Born in Yamanaka, Enuma District (today’s Kaga City), Ishikawa Prefecture, Hyakuhō (also rendered as Hyappō in a recent exhibition poster) was adopted into the Hirota family at the age of three. After graduating from Ishikawa Normal School (now part of Kanazawa University), he initially pursued a career in education, resigning in 1911 to devote himself fully to painting. Following his move to Kyoto, he studied Nihonga (neo-nativist painting) under Kishinami Ryōkei and soon thereafter became an uchideshi (live-in pupil) of Takeuchi Seihō, a towering presence in Kyoto’s early twentieth-century art world. That same year marked a decisive breakthrough, when his painting Umaya (The Stable)—a naturalistic depiction of horses, now lost—was accepted into the Fifth Bunten national exhibition. The work received a Minister of Education’s Commendation and was acquired by the Imperial Household Agency, securing Hyakuhō’s reputation at a critical moment in his career.
Hyakuhō continued to exhibit annually at the Bunten through 1916. In the years that followed, however, he joined many like-minded artists in withdrawing from the increasingly bureaucratic official exhibition system after its reorganization, becoming a founding member of the Nihon Jiyū Gadan (Japan Free Art Association). A formative trip to Europe in 1922 further sharpened his interest in expanding the expressive possibilities of Nihonga while remaining grounded in its materials and techniques. Throughout his life, he maintained close ties to the artistic circles of his native Ishikawa Prefecture, culminating in 1936 with the execution of a celebrated large-scale dragon painting on the ceiling of Reitaku Hall in Kanazawa’s renowned Kenrokuen Garden.

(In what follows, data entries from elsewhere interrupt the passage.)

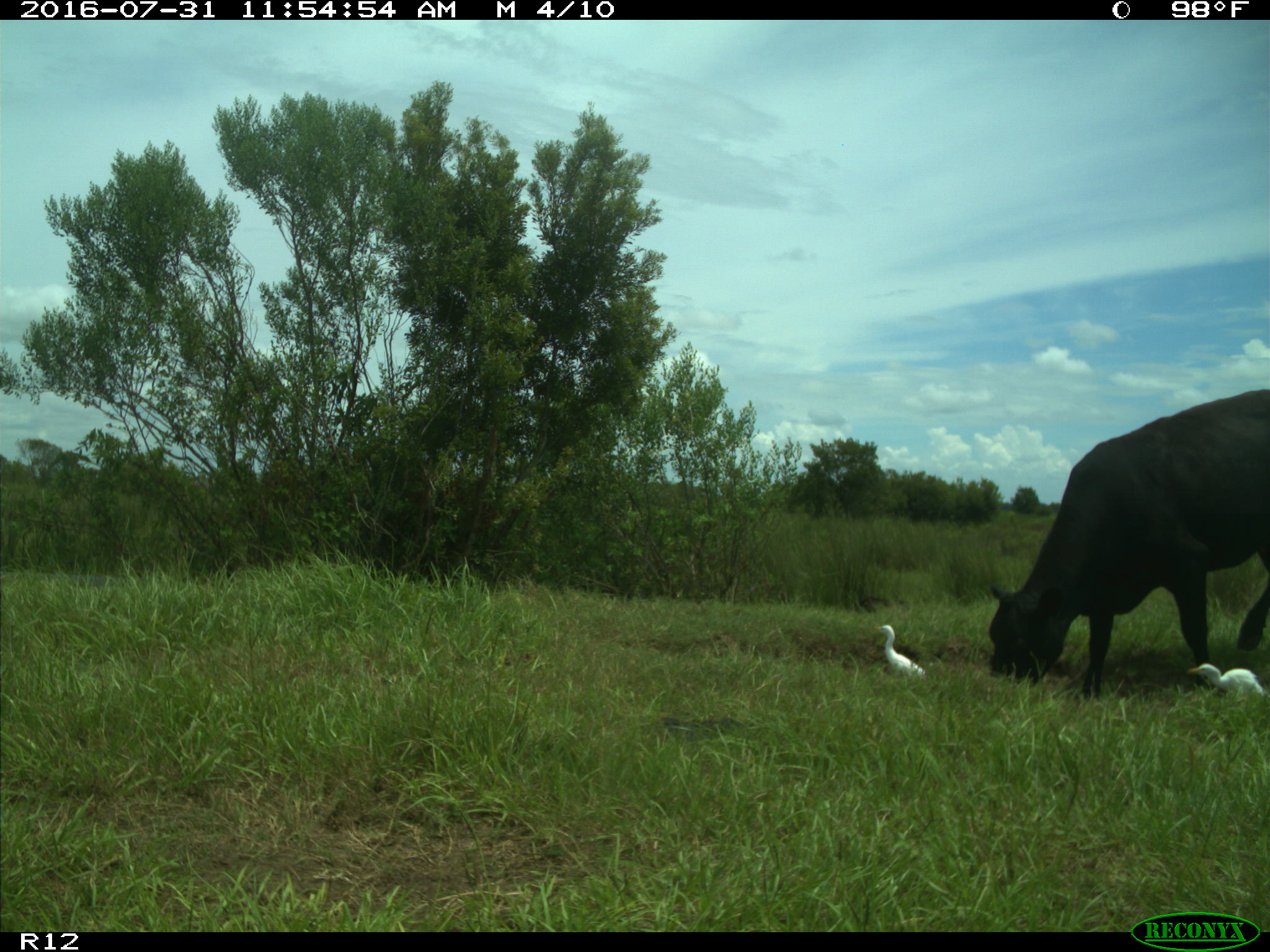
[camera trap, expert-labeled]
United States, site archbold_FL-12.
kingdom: Animalia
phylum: Chordata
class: Mammalia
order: Artiodactyla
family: Bovidae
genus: Bos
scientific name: Bos taurus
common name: domestic cow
Bos taurus (domestic cow).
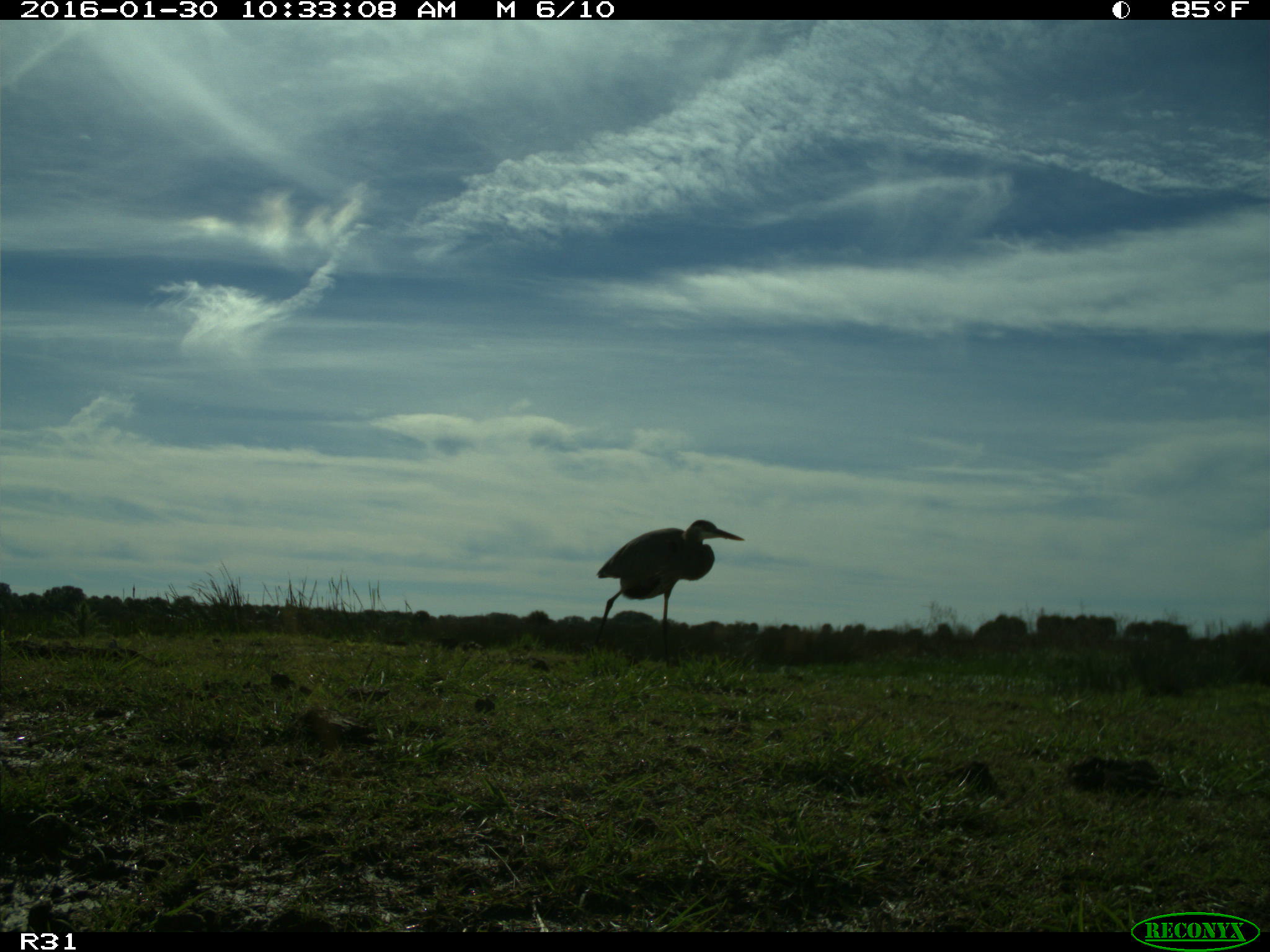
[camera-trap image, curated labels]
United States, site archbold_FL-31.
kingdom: Animalia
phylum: Chordata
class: Aves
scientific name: Aves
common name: birds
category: unidentified bird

A retrospective exhibition of Hyakuhō’s work, subtitled Dentō o koete (Transcending Tradition), was presented at the Kaga City Art Museum in the summer of 2025 to commemorate the seventieth anniversary of the artist’s death. Although no accompanying catalogue was published, an informal online record conveys the breadth of his practice.1 Predominantly drawn from local collections, the exhibition included naturalistic animal studies; a two-panel folding screen depicting young peasant women at work—a favored subject in painting of the 1920s and 1930s; a meticulously brushed portrait of a standing maiko (young female entertainer); and a scroll of peacocks recalling the work of fellow Kanazawa native Ishizaki Kōyō, whose Vying Peacocks screens (circa 1929, now in the Nelson Atkins Museum of Art) caused a sensation when shown at Thomsen Gallery in 1913. Also featured was a pair of six-panel, gold-leaf screens depicting Chinese boys and a hanaguruma (a cart laden with blossoms). While the screens’ finely articulated detail seems to echo the patient intricacy seen in the present scroll, they lack its naturalism and subtle chromatic modulation.